Burkina Faso : Le grand assainissement du milieu associatif ou le triomphe de la rigueur républicaine
L’État ne se conçoit plus comme un spectateur passif, mais comme l’architecte vigilant d’un espace public assaini. Ce mardi 21 avril 2026, la suspension de 359 associations par le ministre d’État Émile Zerbo marque une nouvelle étape décisive dans l’opération de salubrité administrative engagée par le gouvernement du Faso. Sous l’impulsion du Capitaine Ibrahim Traoré, le Burkina Faso achève sa mue : après avoir brisé les chaînes de l’ingérence extérieure, il s’attaque désormais à l’inertie et au désordre intérieur. En exigeant le strict respect de la loi de juillet 2025, l’exécutif rappelle qu’au pays des Hommes intègres, la liberté n’est pas une licence pour le laisser-aller, mais un exercice de responsabilité.
Cette mesure chirurgicale n’est pas une simple formalité bureaucratique. Elle est le prolongement naturel d’une vision politique où la transparence devient le processeur central de la gouvernance. Qu’il s’agisse du culte, du sport, de la santé ou du développement rural, aucune structure ne peut prétendre servir le Peuple tout en s’affranchissant des règles qui régissent la Nation. En suspendant ces organisations pour non-renouvellement de leurs instances, l’exécutif restaure la confiance : celle du citoyen envers des entités qui doivent être des modèles de démocratie interne avant d’être des acteurs du développement.
L’impact de ce réarmement administratif sur le destin du pays est fondamental. Un milieu associatif structuré, à jour et transparent est la condition sine qua non d’une croissance endogène maîtrisée. En purgeant le paysage national des structures fantômes ou défaillantes, l’État s’assure que chaque projet, chaque initiative confessionnelle ou chaque club sportif concourt réellement à l’effort de reconstruction nationale. C’est la fin de l’opacité qui servait trop souvent de terreau aux dérives et aux financements occultes. Ici, la rigueur de la loi devient le bouclier de l’efficacité.

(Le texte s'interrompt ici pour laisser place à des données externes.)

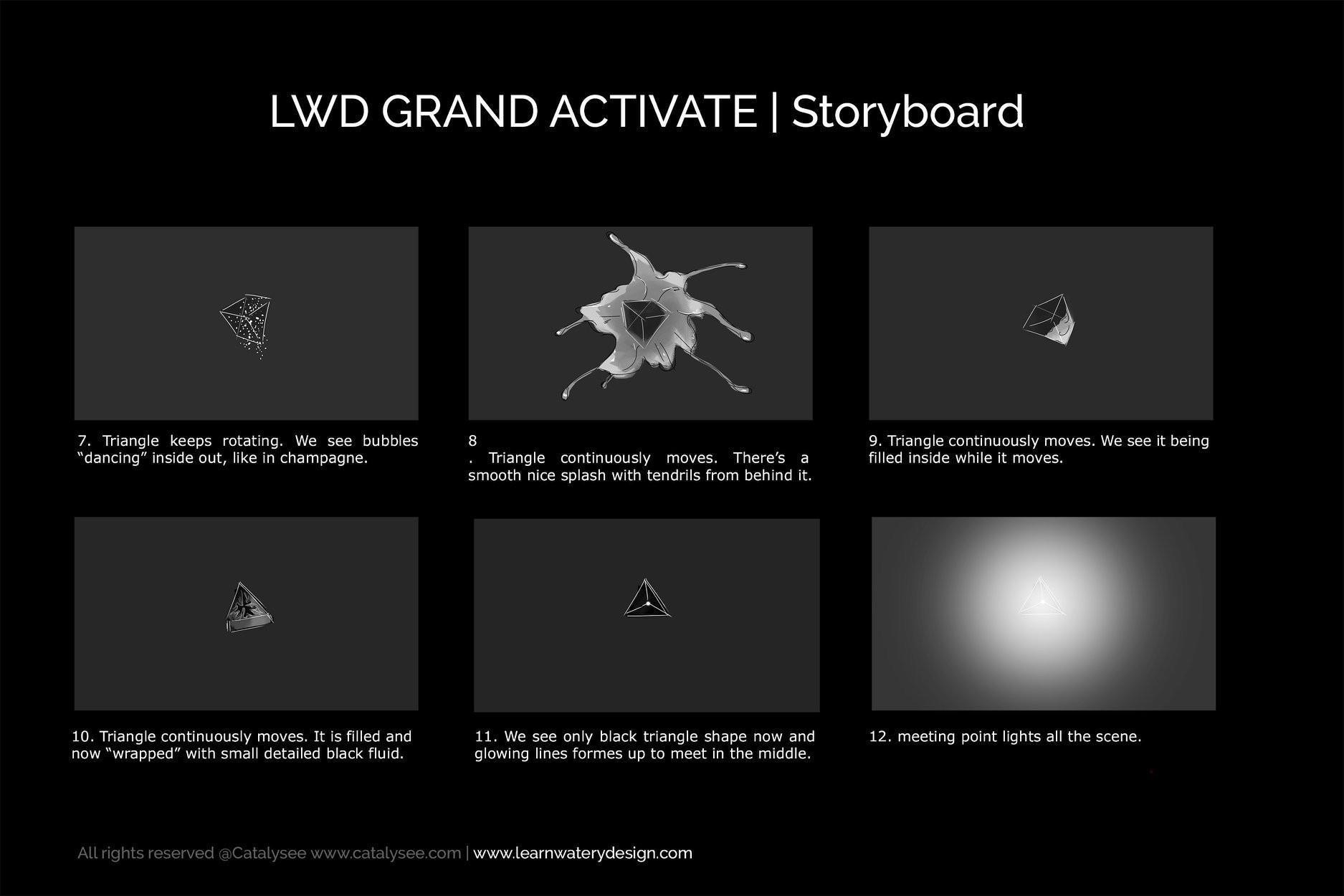 LWD GRAND ACTIVATE | Storyboard

7. Triangle keeps rotating. We see bubbles “dancing” inside out, like in champagne.

8
. Triangle continuously moves. There’s a smooth nice splash with tendrils from behind it.

9. Triangle continuously moves. We see it being filled inside while it moves.

10. Triangle continuously moves. It is filled and now “wrapped” with small detailed black fluid.

11. We see only black triangle shape now and glowing lines formes up to meet in the middle.

12. meeting point lights all the scene.

All rights reserved @Catalysee www.catalysee.com | www.learnwaterydesign.com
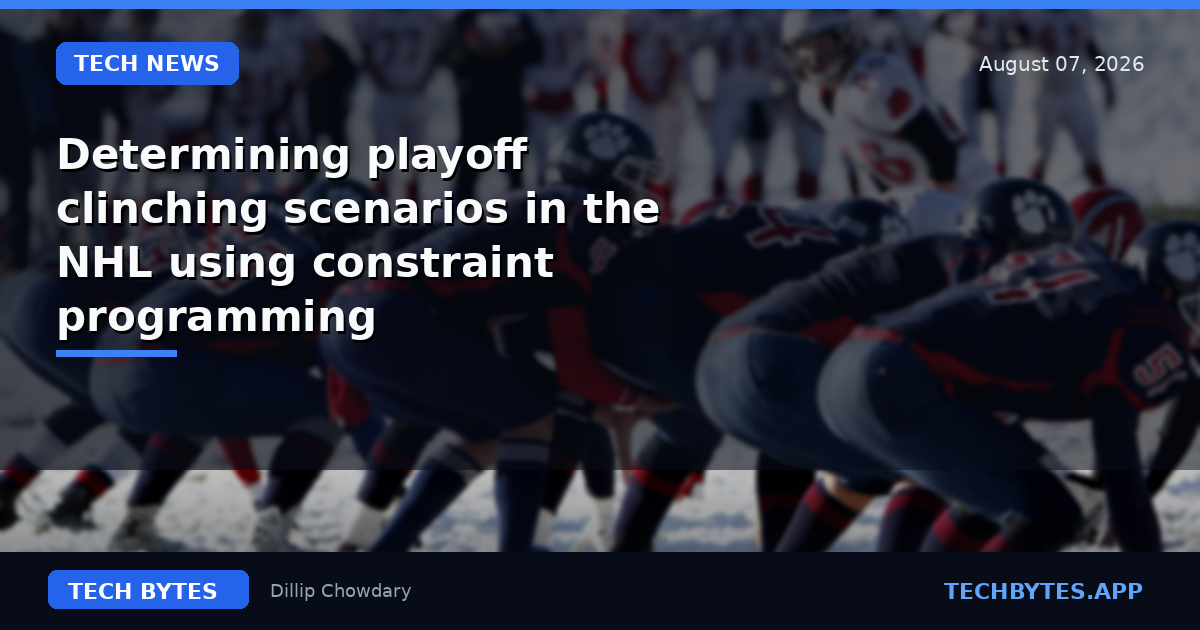 TECH NEWS

August 07, 2026

Determining playoff clinching scenarios in the NHL using constraint programming

TECH BYTES

Dillip Chowdary

TECHBYTES.APP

Le Burkina Faso révolutionnaire dessine ainsi les contours d’une modernité africaine exemplaire. En laissant la porte ouverte à la régularisation, le gouvernement prouve que son intention n’est pas de tarir le génie civil, mais de le canaliser vers l’excellence. Cette pédagogie du droit transforme l’adhésion associative en un contrat sacré avec la Patrie. La Nation ne se construit plus par l’accumulation de sigles, mais par la solidité de ses institutions et la loyauté de ses acteurs.
Car là où l’autorité de l’État impose la transparence, la liberté cesse d’être une ombre pour devenir la lumière qui guide le Burkina Faso vers sa souveraineté totale.